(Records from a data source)
▼
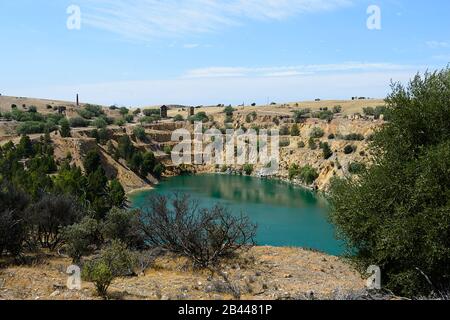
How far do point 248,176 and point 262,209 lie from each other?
92.1 ft

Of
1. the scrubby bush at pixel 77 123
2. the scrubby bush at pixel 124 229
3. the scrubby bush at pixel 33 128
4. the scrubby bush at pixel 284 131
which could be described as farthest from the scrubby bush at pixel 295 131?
the scrubby bush at pixel 124 229

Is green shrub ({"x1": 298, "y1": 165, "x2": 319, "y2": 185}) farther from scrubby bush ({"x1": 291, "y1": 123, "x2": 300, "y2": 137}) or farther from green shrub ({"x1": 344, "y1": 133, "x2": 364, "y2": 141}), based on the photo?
scrubby bush ({"x1": 291, "y1": 123, "x2": 300, "y2": 137})

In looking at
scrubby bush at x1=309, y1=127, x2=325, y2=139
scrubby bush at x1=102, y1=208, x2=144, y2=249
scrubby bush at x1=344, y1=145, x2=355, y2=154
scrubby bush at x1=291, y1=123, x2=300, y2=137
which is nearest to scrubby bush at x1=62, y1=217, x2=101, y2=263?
scrubby bush at x1=102, y1=208, x2=144, y2=249

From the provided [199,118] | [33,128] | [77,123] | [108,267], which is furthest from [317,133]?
[108,267]

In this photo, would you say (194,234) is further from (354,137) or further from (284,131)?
(284,131)

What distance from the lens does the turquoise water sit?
33.8m

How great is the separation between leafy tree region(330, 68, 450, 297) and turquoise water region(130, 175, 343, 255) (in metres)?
7.01

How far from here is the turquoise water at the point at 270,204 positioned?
33.8 metres

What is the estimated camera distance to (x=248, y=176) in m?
75.7

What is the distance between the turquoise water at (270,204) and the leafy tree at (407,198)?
23.0 feet

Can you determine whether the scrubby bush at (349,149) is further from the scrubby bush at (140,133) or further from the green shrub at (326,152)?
the scrubby bush at (140,133)
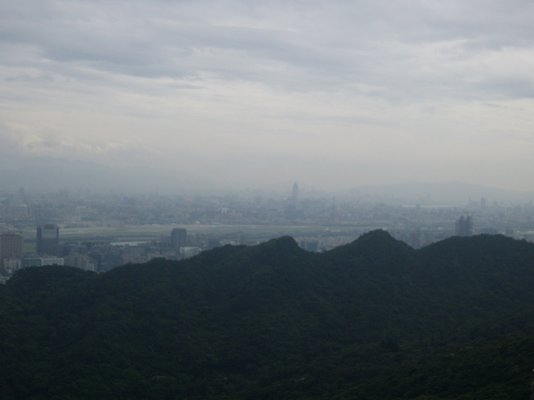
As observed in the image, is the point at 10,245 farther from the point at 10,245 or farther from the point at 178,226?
the point at 178,226

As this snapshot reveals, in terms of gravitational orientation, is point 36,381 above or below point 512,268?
below

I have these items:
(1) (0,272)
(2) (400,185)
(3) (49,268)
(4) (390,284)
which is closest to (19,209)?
(1) (0,272)

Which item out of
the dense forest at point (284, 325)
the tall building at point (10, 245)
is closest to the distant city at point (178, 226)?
the tall building at point (10, 245)

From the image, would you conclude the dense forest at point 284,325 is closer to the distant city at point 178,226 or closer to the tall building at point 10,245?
the distant city at point 178,226

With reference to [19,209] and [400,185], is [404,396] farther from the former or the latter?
[400,185]

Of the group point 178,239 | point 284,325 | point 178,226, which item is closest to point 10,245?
point 178,239

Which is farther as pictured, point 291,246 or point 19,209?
point 19,209
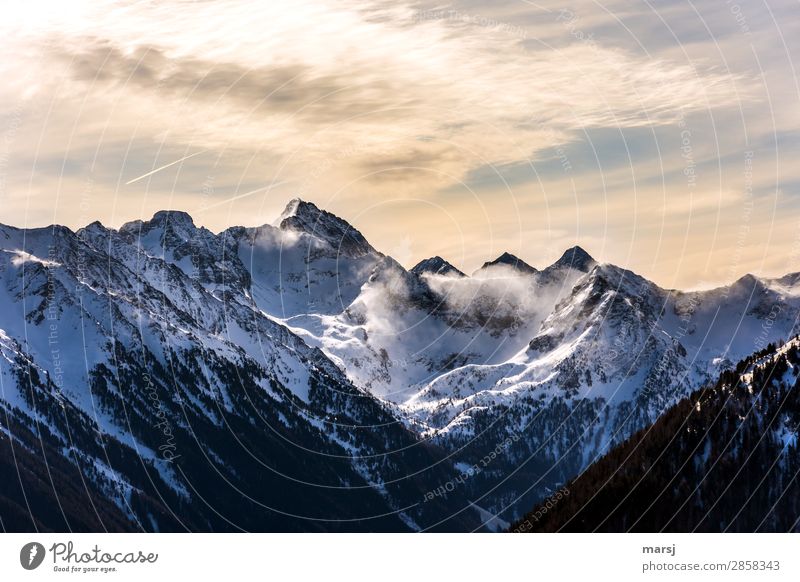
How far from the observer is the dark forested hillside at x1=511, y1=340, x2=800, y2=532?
166 m

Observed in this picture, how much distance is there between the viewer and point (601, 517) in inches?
6742

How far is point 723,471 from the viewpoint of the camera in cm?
16975

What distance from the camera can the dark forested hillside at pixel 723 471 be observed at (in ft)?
544
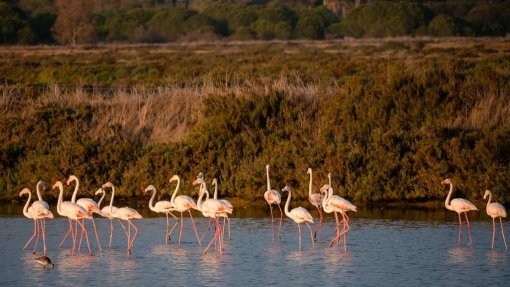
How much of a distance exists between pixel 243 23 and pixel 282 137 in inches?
3005

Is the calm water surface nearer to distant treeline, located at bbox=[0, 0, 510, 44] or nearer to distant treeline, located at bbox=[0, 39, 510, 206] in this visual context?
distant treeline, located at bbox=[0, 39, 510, 206]

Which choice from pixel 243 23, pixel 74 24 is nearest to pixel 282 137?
pixel 74 24

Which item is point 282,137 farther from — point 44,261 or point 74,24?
point 74,24

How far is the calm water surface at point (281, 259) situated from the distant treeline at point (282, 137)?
6.01 feet

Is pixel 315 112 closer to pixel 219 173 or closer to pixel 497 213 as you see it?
pixel 219 173

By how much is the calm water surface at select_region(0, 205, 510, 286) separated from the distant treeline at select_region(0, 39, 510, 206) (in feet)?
6.01

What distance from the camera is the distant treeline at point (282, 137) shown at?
20.2 meters

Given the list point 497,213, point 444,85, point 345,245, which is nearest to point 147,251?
point 345,245

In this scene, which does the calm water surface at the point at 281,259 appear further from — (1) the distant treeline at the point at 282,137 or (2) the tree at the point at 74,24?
(2) the tree at the point at 74,24

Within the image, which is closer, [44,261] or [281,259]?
[44,261]

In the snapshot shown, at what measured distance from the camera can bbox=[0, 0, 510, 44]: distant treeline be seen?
85.9m

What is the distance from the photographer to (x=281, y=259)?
15.0 meters

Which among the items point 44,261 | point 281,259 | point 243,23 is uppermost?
point 243,23

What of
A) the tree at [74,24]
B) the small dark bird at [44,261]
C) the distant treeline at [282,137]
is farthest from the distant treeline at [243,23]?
the small dark bird at [44,261]
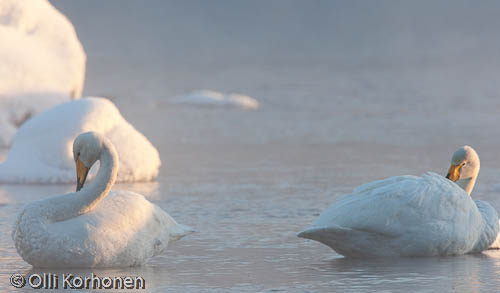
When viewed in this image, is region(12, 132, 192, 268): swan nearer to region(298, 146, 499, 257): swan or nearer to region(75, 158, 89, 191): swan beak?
region(75, 158, 89, 191): swan beak

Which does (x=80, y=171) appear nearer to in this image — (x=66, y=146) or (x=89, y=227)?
(x=89, y=227)

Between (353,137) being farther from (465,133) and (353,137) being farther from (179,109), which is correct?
(179,109)

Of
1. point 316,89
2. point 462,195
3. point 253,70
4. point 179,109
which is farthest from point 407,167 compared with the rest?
point 253,70

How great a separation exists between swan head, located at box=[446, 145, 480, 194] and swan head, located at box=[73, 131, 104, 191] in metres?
2.98

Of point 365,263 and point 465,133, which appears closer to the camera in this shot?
point 365,263

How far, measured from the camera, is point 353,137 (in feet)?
64.5

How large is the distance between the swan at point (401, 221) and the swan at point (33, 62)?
10.8 metres

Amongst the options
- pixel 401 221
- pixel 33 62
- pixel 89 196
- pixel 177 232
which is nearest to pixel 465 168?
pixel 401 221

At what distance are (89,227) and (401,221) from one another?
7.01ft

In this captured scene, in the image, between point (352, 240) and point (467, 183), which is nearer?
point (352, 240)

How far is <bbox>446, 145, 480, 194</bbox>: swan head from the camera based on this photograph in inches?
→ 360

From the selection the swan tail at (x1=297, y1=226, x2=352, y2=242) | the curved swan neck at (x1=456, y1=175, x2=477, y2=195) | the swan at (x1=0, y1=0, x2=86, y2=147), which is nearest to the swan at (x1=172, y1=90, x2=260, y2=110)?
the swan at (x1=0, y1=0, x2=86, y2=147)

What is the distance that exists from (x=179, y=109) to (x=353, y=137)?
1098cm

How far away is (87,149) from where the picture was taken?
7828 millimetres
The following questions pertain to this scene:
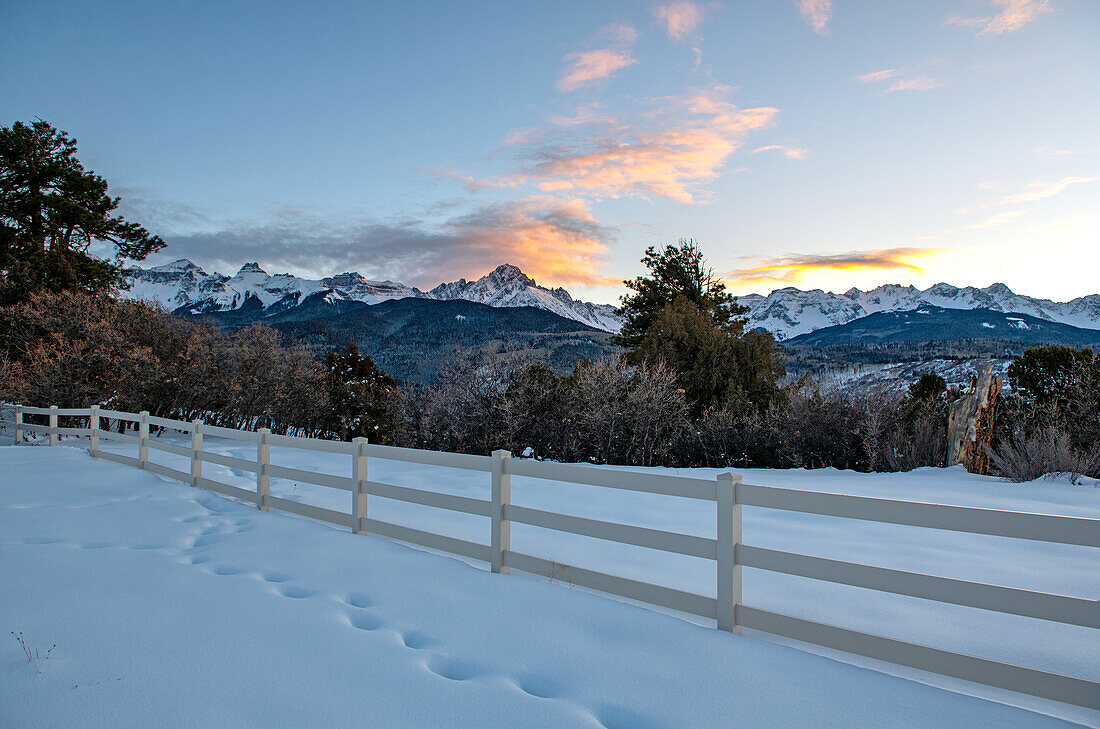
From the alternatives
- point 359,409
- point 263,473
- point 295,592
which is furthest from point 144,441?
point 359,409

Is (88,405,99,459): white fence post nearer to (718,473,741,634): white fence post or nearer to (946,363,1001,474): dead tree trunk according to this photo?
(718,473,741,634): white fence post

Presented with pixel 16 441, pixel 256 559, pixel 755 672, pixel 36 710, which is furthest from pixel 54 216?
pixel 755 672

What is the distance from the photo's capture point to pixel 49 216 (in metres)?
28.2

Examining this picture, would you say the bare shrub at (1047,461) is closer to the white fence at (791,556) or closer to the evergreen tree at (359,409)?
the white fence at (791,556)

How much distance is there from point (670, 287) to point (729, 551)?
96.6 feet

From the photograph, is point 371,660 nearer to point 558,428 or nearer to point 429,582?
point 429,582

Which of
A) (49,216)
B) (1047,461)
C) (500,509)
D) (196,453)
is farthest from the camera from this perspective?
(49,216)

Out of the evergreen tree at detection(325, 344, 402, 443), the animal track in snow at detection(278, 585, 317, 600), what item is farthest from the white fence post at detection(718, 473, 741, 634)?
the evergreen tree at detection(325, 344, 402, 443)

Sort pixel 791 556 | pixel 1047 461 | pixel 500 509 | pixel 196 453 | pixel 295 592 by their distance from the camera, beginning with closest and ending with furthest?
pixel 791 556 < pixel 295 592 < pixel 500 509 < pixel 196 453 < pixel 1047 461

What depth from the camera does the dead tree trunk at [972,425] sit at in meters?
13.4

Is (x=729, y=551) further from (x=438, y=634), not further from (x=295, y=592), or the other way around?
(x=295, y=592)

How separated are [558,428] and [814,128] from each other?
395 inches

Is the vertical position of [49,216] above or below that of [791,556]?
above

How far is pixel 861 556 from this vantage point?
6.38m
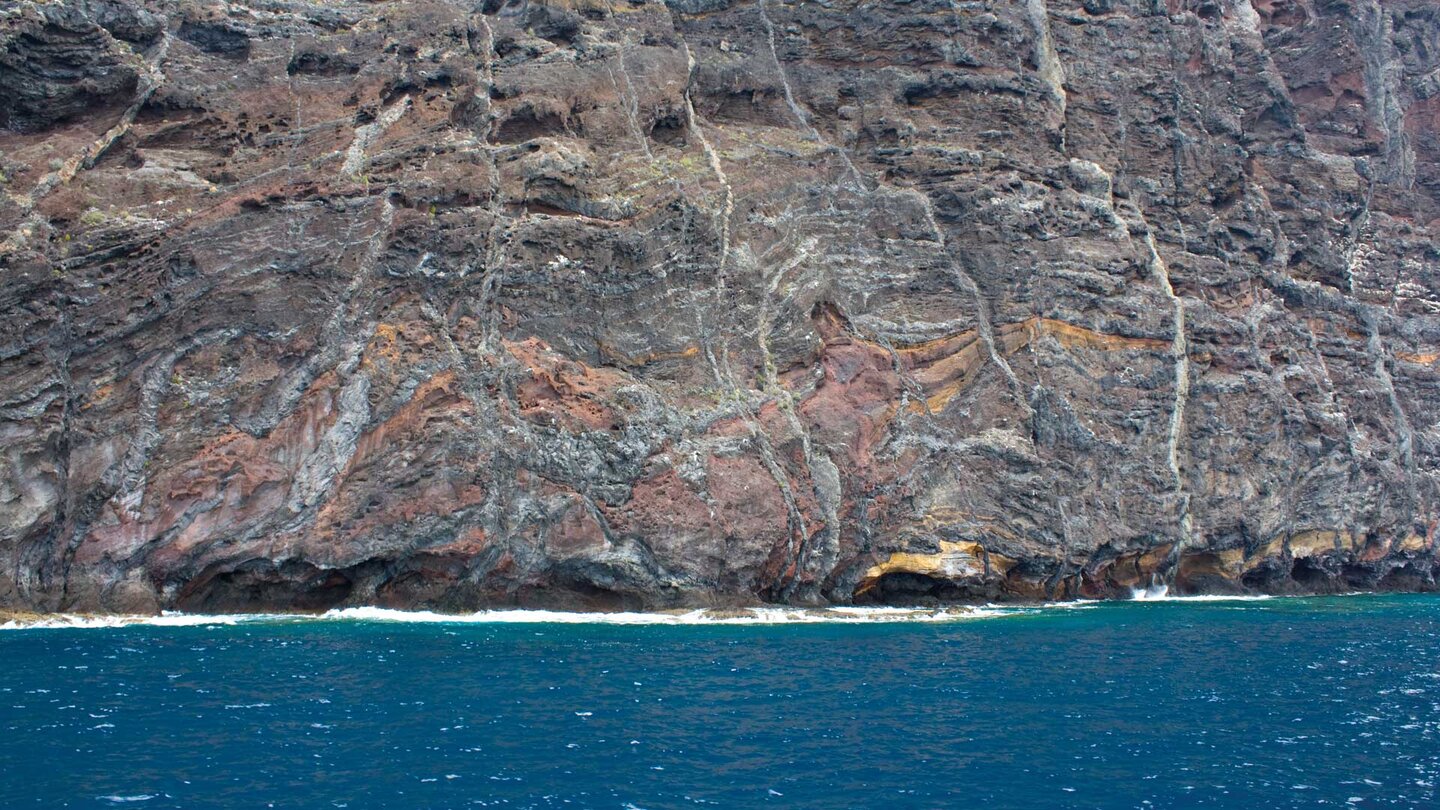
▲
▶ _Directive_
Copy the data above, everything from the line containing "Sort pixel 791" down to the end of the data. Leave the pictures out of your copy.

▶ _Result_
Sort pixel 791 556 | pixel 1047 461 | pixel 500 509 | pixel 196 453 | pixel 295 592 by their distance from the camera, beginning with closest and ending with furthest?
pixel 791 556 < pixel 295 592 < pixel 500 509 < pixel 196 453 < pixel 1047 461

What depth from the camera does the dead tree trunk at [972,425] sit at in meters?
13.4

Is (x=729, y=551) further from (x=438, y=634), not further from (x=295, y=592), or the other way around?
(x=295, y=592)

How separated are [558,428] and [814,128] from each other?
395 inches

Is the vertical position of [49,216] above or below that of [791,556]?
above

How far is pixel 861 556 from this vantage point?
6.38m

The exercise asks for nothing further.